Bow-Oar glanced at the vacant moorings along the dock. The two Rathbone ships that still sailed were away. The
Misistuck
had been gone for two years, the
Sassacus
nearly three. On those now distant days when they had set sail, he had not felt confidence in their captains. Not that the two mates he had raised to captain were not good men, but they were well into their middle years, among the only Rathbones to have survived so long with no loss of limb or faculty. But those faculties were slower now and the men less resolute. Bow-Oar had hesitated before sending them back out to sea, but what choice did he have? He and Second-Oar and Third-Oar were needed at home to oversee the proper training of their sons, for without their sons the Rathbones had no future. Four young Rathbones—sons of Humility and Trial (the most recent worn wife, Silence, had produced nothing)—trained along with the golden sons, but Bow-Oar placed little hope in them. Their older brothers, already at sea on the
Misistuck
, had proven fainthearted.

Though in the last generation Moses’s wives had continued to
produce infant whalemen at a steady rate, fewer had survived to adulthood in the years since the golden wives arrived. The younger Rathbone men no longer felt the deep sympathy with the sperm that was so natural to their ancestors.

If you had asked any of the older Rathbone men when the tide had turned, they would have told you, in low voices, behind their hands: on the day Bow-Oar and his brothers brought home the golden girls. Some would have said the true turn began when Bow-Oar fooled his father, giving him not a portion of the whale’s heart but an indifferent gob of dolphin; when he tilted the chum into the sea—that he might have done as well to tilt Rathbone House itself and tip all the men into the sea, so much did Bow-Oar, in ending the old ways, choose to fall from grace.

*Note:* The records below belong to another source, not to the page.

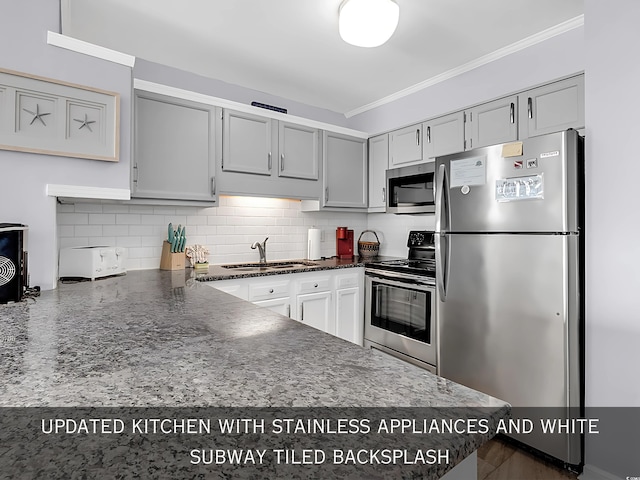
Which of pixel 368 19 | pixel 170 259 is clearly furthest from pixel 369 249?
pixel 368 19

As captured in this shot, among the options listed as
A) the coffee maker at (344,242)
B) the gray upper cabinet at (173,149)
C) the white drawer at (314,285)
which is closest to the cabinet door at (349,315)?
the white drawer at (314,285)

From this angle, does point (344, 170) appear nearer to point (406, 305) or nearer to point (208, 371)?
point (406, 305)

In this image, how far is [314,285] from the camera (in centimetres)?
294

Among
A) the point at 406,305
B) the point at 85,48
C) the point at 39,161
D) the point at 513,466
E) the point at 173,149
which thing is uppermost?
the point at 85,48

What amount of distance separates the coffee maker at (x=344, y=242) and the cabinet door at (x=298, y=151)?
2.23 ft

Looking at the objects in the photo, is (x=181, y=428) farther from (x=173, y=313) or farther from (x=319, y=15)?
(x=319, y=15)

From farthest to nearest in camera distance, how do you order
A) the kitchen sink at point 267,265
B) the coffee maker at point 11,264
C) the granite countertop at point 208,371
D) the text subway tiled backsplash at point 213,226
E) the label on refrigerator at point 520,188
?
the kitchen sink at point 267,265 < the text subway tiled backsplash at point 213,226 < the label on refrigerator at point 520,188 < the coffee maker at point 11,264 < the granite countertop at point 208,371

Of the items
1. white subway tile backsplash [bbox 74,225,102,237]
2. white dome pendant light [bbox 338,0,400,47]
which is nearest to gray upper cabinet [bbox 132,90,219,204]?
white subway tile backsplash [bbox 74,225,102,237]

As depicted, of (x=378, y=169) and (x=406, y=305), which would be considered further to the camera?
(x=378, y=169)

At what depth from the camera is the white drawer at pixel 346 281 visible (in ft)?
10.1

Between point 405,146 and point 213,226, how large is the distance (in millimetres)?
1854

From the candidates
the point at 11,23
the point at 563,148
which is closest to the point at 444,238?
the point at 563,148

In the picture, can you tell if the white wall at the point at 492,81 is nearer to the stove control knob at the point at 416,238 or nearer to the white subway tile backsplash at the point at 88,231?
the stove control knob at the point at 416,238

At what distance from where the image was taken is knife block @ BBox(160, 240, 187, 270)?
8.79ft
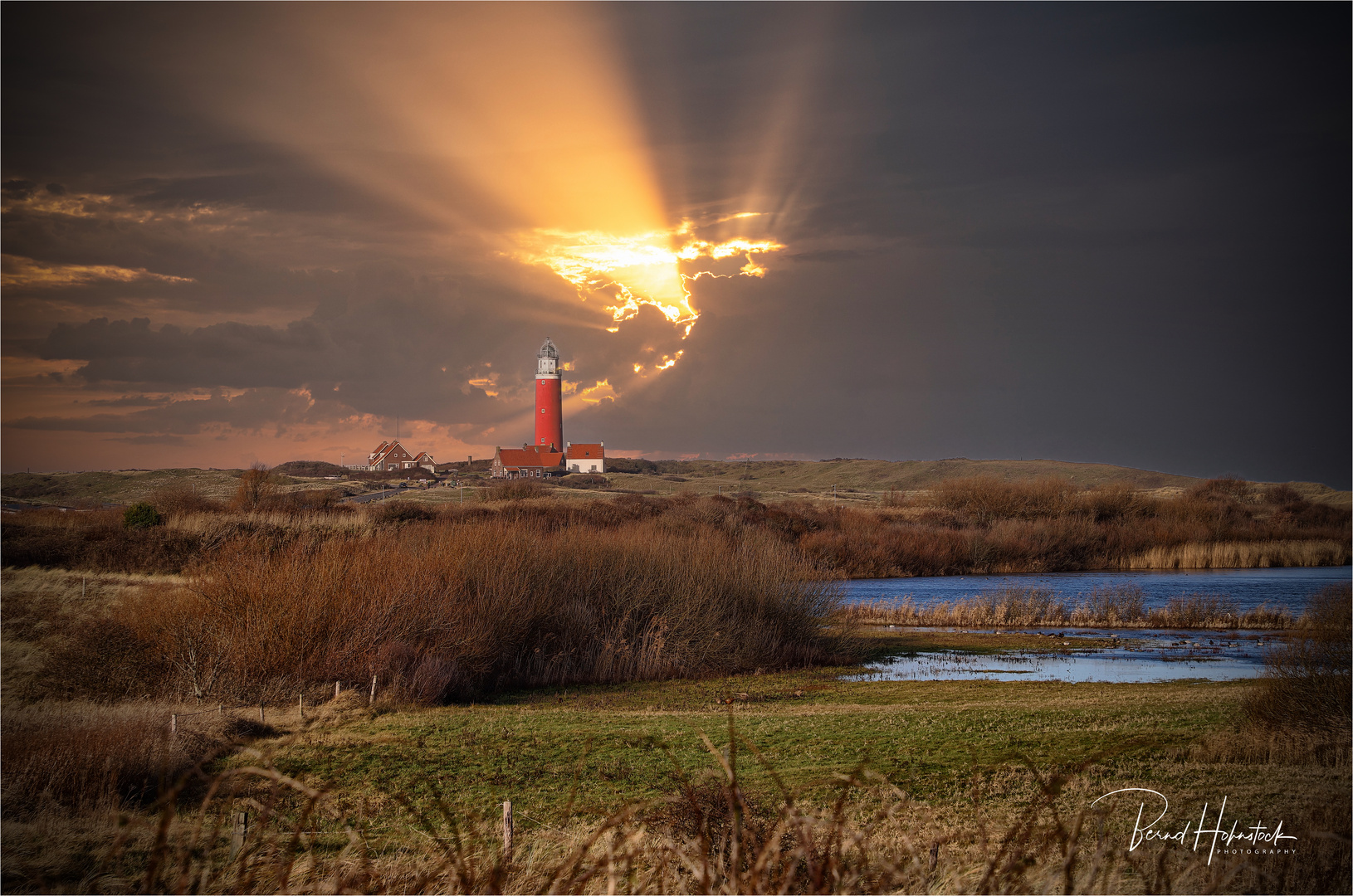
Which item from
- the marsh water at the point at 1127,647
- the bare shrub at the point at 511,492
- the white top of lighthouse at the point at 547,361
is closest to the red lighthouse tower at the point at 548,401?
the white top of lighthouse at the point at 547,361

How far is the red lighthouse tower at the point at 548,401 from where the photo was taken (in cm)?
10138

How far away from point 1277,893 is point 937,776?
509cm

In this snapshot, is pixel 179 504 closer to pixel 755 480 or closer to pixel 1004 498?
pixel 1004 498

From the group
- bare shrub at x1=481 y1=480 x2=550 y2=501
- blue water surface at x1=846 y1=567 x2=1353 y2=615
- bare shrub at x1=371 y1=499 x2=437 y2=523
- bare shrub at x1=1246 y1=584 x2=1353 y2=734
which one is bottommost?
blue water surface at x1=846 y1=567 x2=1353 y2=615

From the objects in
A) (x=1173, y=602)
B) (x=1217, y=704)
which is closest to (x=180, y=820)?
(x=1217, y=704)

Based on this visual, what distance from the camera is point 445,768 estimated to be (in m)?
12.0

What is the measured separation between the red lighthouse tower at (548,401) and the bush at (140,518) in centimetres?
6565

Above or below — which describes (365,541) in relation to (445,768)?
above

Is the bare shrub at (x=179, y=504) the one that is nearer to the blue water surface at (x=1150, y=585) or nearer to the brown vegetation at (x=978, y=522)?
the brown vegetation at (x=978, y=522)

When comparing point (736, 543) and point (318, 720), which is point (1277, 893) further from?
point (736, 543)

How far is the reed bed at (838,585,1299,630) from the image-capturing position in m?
30.4

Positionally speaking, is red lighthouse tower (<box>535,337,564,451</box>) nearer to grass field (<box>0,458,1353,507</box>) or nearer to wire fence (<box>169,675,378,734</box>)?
grass field (<box>0,458,1353,507</box>)

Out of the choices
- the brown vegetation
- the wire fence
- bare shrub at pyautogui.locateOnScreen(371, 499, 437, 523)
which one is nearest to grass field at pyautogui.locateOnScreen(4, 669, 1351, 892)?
the wire fence

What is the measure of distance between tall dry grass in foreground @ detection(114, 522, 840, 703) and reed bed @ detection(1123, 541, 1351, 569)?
107ft
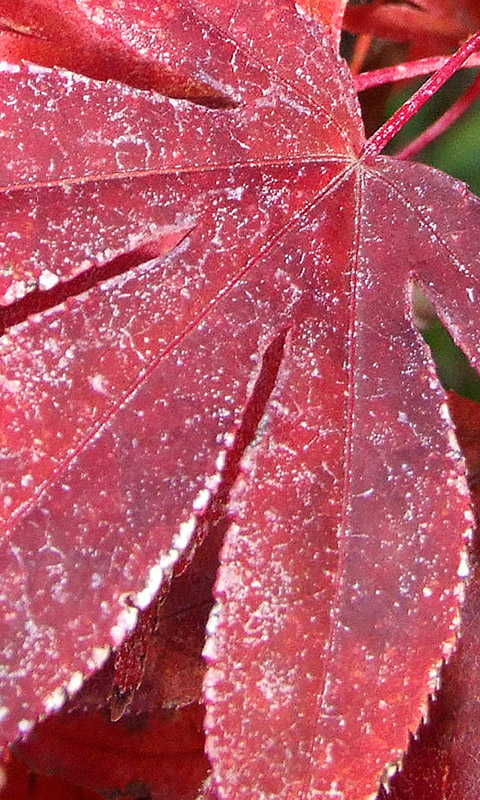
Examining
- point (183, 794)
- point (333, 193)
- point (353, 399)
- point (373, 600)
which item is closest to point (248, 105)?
point (333, 193)

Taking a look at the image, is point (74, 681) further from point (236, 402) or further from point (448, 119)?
point (448, 119)

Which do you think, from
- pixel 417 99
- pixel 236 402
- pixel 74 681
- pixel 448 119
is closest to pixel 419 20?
pixel 448 119

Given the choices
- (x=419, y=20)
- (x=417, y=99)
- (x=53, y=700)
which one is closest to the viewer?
(x=53, y=700)

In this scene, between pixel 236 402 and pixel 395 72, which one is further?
pixel 395 72

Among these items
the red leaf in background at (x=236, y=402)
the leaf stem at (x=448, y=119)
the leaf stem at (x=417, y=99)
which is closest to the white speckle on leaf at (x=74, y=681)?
the red leaf in background at (x=236, y=402)

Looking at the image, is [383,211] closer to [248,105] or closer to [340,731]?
[248,105]

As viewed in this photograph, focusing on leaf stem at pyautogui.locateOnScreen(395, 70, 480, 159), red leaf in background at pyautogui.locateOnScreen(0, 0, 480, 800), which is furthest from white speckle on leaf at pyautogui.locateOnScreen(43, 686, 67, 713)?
leaf stem at pyautogui.locateOnScreen(395, 70, 480, 159)

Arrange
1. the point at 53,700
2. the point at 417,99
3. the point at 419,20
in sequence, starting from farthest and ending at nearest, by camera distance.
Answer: the point at 419,20 < the point at 417,99 < the point at 53,700

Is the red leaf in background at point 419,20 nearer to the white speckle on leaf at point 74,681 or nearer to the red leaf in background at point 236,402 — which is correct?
the red leaf in background at point 236,402
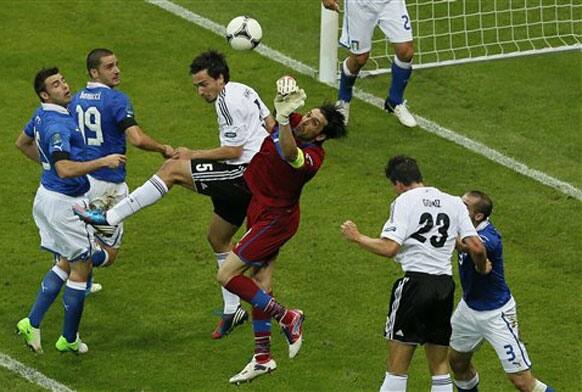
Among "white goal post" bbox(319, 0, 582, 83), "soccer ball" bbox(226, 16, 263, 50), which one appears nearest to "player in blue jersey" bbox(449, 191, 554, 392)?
"soccer ball" bbox(226, 16, 263, 50)

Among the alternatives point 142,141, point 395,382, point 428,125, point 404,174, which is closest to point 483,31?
point 428,125

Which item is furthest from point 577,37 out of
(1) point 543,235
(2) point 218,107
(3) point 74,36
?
(2) point 218,107

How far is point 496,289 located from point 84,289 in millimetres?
3591

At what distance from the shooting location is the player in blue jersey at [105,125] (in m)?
13.0

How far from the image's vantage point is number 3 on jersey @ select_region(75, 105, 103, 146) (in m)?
13.0

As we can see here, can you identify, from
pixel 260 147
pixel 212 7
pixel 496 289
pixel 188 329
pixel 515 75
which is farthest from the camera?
pixel 212 7

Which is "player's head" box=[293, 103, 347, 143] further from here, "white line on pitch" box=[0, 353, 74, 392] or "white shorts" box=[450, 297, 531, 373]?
"white line on pitch" box=[0, 353, 74, 392]

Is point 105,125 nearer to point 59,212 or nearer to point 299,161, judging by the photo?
point 59,212

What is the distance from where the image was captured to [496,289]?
11773mm

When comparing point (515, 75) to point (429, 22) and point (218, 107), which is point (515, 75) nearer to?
point (429, 22)

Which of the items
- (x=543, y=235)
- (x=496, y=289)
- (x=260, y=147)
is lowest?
(x=543, y=235)

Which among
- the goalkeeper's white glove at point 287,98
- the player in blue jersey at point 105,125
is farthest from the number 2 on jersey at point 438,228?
the player in blue jersey at point 105,125

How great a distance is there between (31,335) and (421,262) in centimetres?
374

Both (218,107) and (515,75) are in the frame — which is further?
(515,75)
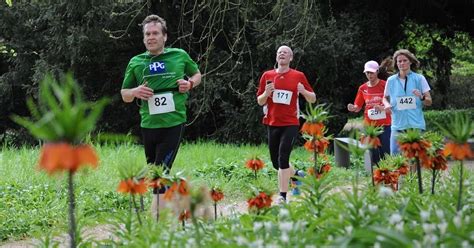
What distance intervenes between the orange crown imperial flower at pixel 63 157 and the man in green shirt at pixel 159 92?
149 inches

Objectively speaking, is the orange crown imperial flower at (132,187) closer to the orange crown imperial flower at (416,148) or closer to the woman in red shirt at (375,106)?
the orange crown imperial flower at (416,148)

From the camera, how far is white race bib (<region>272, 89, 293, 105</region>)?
7402 millimetres

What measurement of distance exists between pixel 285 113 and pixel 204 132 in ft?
37.5

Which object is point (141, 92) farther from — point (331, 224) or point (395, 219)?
point (395, 219)

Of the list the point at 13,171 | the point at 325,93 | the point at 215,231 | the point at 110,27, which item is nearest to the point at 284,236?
the point at 215,231

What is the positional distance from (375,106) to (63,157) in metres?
7.06

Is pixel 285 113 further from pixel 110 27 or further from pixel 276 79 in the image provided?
pixel 110 27

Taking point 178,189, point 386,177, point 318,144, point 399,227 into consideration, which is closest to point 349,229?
point 399,227

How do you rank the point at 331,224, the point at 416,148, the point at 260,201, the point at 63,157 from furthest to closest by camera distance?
1. the point at 416,148
2. the point at 260,201
3. the point at 331,224
4. the point at 63,157

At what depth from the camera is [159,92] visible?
6.04 meters

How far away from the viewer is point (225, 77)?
16.9m

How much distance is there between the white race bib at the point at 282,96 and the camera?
7402 millimetres

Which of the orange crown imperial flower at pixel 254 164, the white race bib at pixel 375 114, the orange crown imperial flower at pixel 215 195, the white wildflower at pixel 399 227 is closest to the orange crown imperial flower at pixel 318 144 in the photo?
the orange crown imperial flower at pixel 254 164

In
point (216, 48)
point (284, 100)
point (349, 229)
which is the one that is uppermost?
point (216, 48)
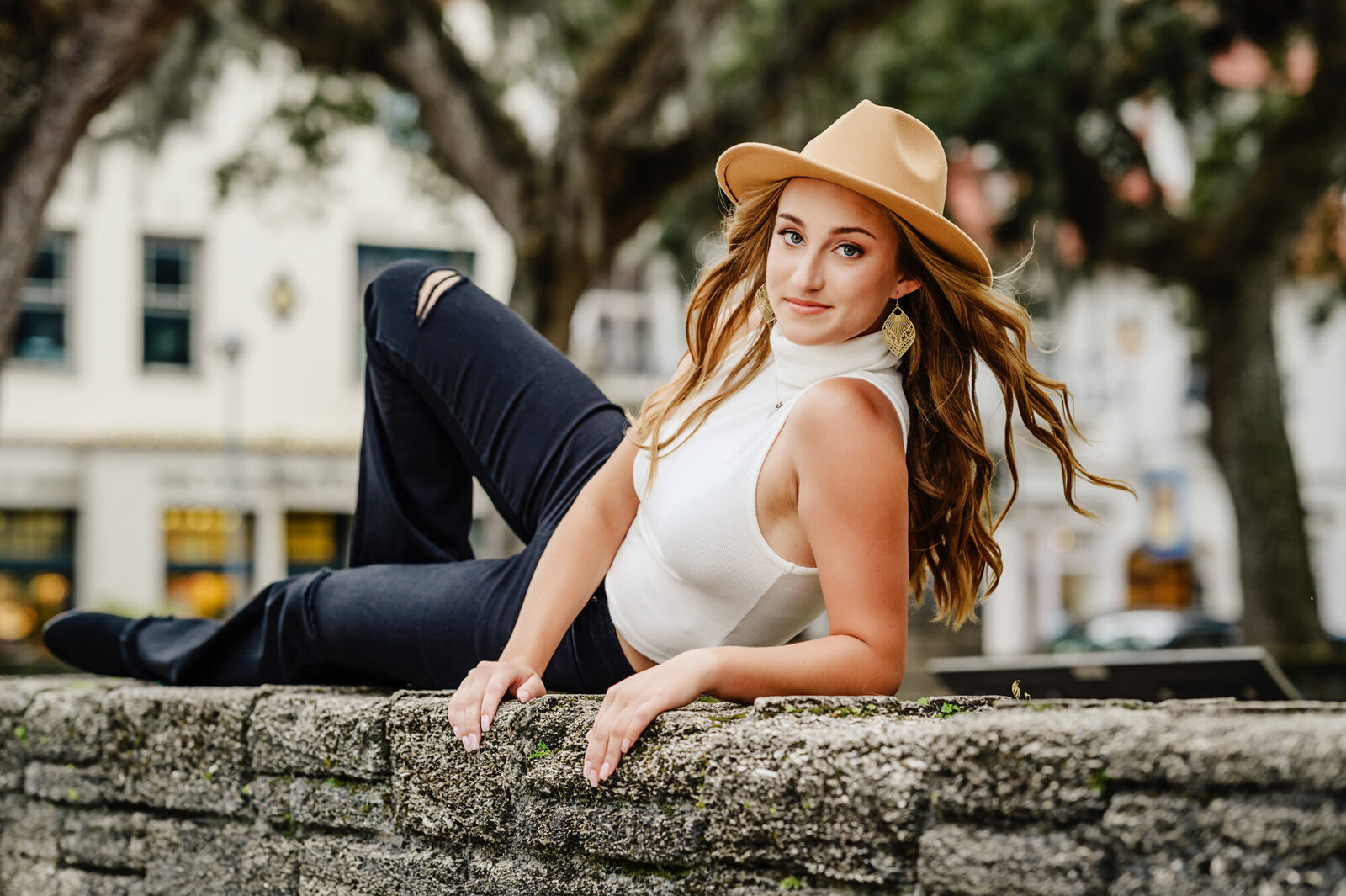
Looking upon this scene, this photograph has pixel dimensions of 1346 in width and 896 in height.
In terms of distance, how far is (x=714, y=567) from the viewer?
6.84 feet

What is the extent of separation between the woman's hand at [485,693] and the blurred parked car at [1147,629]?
48.2ft

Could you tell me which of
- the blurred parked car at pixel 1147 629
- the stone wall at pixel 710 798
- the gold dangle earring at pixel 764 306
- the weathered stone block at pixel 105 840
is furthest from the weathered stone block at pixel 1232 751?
the blurred parked car at pixel 1147 629

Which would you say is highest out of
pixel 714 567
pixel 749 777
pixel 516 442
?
pixel 516 442

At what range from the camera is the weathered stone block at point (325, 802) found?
7.31 feet

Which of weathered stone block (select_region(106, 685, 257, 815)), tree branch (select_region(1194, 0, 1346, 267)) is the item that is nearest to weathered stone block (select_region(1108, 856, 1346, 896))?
weathered stone block (select_region(106, 685, 257, 815))

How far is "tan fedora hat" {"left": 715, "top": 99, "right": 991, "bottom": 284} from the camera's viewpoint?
2.01 m

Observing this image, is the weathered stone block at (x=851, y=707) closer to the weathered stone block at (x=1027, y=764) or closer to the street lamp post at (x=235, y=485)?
the weathered stone block at (x=1027, y=764)

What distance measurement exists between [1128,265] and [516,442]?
929 cm

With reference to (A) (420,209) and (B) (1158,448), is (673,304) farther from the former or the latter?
(B) (1158,448)

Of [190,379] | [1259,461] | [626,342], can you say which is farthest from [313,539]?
[1259,461]

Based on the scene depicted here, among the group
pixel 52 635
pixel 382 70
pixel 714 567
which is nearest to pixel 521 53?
pixel 382 70

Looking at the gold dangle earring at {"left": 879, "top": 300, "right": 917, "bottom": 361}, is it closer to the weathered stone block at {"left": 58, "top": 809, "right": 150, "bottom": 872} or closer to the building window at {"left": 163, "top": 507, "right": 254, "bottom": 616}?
the weathered stone block at {"left": 58, "top": 809, "right": 150, "bottom": 872}

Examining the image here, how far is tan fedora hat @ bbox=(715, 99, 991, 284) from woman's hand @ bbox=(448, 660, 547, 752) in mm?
845

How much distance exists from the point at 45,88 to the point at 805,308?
405 centimetres
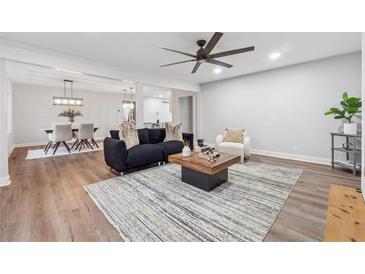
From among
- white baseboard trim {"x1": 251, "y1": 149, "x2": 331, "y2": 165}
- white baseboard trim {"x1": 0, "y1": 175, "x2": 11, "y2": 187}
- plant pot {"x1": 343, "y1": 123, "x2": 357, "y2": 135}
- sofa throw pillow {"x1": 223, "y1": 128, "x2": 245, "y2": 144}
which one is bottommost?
white baseboard trim {"x1": 0, "y1": 175, "x2": 11, "y2": 187}

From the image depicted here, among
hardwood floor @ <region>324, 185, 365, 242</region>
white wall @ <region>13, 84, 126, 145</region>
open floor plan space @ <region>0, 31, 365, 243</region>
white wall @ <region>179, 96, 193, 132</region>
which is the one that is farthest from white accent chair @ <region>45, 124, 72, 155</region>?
hardwood floor @ <region>324, 185, 365, 242</region>

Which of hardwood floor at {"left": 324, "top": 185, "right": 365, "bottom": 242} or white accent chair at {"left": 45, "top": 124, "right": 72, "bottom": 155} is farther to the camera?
white accent chair at {"left": 45, "top": 124, "right": 72, "bottom": 155}

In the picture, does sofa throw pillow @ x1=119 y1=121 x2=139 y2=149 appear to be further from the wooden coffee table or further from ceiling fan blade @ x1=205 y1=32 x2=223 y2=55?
ceiling fan blade @ x1=205 y1=32 x2=223 y2=55

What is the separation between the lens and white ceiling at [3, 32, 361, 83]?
104 inches

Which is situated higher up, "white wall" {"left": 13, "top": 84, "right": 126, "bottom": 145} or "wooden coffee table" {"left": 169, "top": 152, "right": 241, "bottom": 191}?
"white wall" {"left": 13, "top": 84, "right": 126, "bottom": 145}

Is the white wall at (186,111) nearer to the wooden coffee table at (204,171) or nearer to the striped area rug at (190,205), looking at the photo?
the striped area rug at (190,205)

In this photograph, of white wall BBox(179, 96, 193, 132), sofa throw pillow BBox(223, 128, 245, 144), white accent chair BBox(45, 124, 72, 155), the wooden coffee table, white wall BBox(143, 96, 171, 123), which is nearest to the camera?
the wooden coffee table

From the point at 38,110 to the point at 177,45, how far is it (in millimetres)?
6997

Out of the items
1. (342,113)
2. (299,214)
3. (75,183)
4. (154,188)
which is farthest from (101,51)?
(342,113)

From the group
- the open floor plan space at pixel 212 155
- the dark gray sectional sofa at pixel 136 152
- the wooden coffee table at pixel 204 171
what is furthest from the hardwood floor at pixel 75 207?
the wooden coffee table at pixel 204 171

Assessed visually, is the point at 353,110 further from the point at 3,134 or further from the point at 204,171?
the point at 3,134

Mama would have said who knows when any tide turns? It’s as impossible to tell as where one wave ends and the next begins.

But ever since Bow-Oar had killed the three whales on a fall day fourteen years ago, more men were flung overboard or mauled beyond repair. They lanced the whale too soon, not waiting for, or no longer knowing, the precise moment when the whale had tired just enough, and the whale, instead of sinking, turned and smashed the boat to pieces. Some men suffered no bodily harm but, after encounters with whales that didn’t easily yield, whales that towed a hundred fathoms of line from the boat and still swam on, whales that Moses would have met with his blood singing, they showed fear in their eyes, and their crewmates saw it. Once marked, such men were not wanted in any boat.

The two remaining ships were only thinly manned by Rathbones, their crews filled out by hired men. Including the captains, just twelve of Moses’s sons still whaled, split between the
Sassacus
and the
Misistuck
. The Rathbones stood thigh-deep in blubber after the hunt, hooking slabs up into the hold, and filled the benches on the whaleboats as second oar and third oar and fourth oar, but they no longer served as harpooners. That role was filled by sailors from distant ports: Gayheads from Massachusetts, Portogos and Fiji Islanders, men who
knew little of the family and cared less, as long as the disks of gold were promptly counted out into their hands. These were men who struck the whale with spear and harpoon unafraid, men whose lives were still wholly connected to the sea and all that swam in it, though they couldn’t, like earlier Rathbones, kill in one strike. The second harpoon, or the third, might hold well enough; the whale might tire after a long chase and finally succumb to a dozen lances. Just as often no harpoon held or the line snapped and the whale swam away.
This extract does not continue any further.